-- start of Exercise data --

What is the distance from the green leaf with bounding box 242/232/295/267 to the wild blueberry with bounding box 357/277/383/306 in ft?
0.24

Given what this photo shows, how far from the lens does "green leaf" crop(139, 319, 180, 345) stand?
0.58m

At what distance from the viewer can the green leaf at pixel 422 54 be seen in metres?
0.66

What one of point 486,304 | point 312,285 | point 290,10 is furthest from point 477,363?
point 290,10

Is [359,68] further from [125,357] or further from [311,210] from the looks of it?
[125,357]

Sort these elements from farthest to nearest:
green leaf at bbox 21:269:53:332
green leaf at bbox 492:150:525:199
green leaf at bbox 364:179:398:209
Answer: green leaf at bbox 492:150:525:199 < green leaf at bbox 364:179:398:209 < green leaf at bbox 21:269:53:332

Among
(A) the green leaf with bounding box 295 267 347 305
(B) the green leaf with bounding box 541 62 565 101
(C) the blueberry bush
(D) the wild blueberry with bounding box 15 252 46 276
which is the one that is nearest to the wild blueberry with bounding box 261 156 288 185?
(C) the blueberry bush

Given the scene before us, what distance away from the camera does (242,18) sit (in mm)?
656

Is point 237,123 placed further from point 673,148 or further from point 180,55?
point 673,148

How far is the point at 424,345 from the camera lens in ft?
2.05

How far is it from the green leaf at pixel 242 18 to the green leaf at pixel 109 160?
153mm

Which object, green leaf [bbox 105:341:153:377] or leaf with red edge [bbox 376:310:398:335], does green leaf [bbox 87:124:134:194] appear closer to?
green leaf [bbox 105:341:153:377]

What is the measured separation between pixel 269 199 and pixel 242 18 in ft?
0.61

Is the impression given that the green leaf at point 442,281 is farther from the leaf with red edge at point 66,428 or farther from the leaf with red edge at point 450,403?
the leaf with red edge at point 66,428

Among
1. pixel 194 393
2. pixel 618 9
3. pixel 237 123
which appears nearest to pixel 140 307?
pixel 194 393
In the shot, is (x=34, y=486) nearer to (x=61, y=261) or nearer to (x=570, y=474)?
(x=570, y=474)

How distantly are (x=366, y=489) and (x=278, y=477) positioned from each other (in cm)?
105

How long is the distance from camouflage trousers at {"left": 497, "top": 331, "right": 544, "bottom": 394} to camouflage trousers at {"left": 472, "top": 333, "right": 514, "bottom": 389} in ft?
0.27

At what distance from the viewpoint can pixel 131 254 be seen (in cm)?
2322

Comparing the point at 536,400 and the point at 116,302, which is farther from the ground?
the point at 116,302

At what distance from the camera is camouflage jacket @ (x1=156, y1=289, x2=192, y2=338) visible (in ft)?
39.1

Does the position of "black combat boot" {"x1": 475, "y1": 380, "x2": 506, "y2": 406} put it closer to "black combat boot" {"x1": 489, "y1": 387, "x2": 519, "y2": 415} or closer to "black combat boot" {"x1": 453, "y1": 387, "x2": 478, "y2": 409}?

-- end of Exercise data --

Exercise directions: Return, word for word, the lines of the records above, starting at the line that contains "Which object, green" and ending at the final line of the records.

Exercise output:
Which object, green leaf [bbox 105:341:153:377] or leaf with red edge [bbox 376:310:398:335], does green leaf [bbox 87:124:134:194] appear closer to?
green leaf [bbox 105:341:153:377]

What is the measured separation between pixel 269 199 and pixel 242 18 in ft?
0.61

Is the impression given that the green leaf at point 442,281 is farther from the leaf with red edge at point 66,428 or farther from the leaf with red edge at point 450,403?
the leaf with red edge at point 66,428

Among
1. pixel 194 393
2. pixel 618 9
3. pixel 237 123
which appears nearest to pixel 140 307?
pixel 194 393
In the shot, is (x=34, y=486) nearer to (x=61, y=261) or nearer to (x=570, y=474)?
(x=570, y=474)

How distantly are (x=366, y=489) and (x=278, y=477) positioned from each other (in cm)?
105

How long is the distance from camouflage trousers at {"left": 497, "top": 331, "right": 544, "bottom": 394} to camouflage trousers at {"left": 472, "top": 333, "right": 514, "bottom": 389} in ft?
0.27

At what distance from the viewpoint can pixel 131 254 be seen (in cm)?
2322

Comparing the point at 536,400 and the point at 116,302, which is farther from the ground?
the point at 116,302

At what distance from the camera is camouflage jacket @ (x1=156, y1=289, x2=192, y2=338) visible (in ft)?
39.1

Does the position of "black combat boot" {"x1": 475, "y1": 380, "x2": 506, "y2": 406} put it closer to "black combat boot" {"x1": 489, "y1": 387, "x2": 519, "y2": 415} or closer to "black combat boot" {"x1": 453, "y1": 387, "x2": 478, "y2": 409}?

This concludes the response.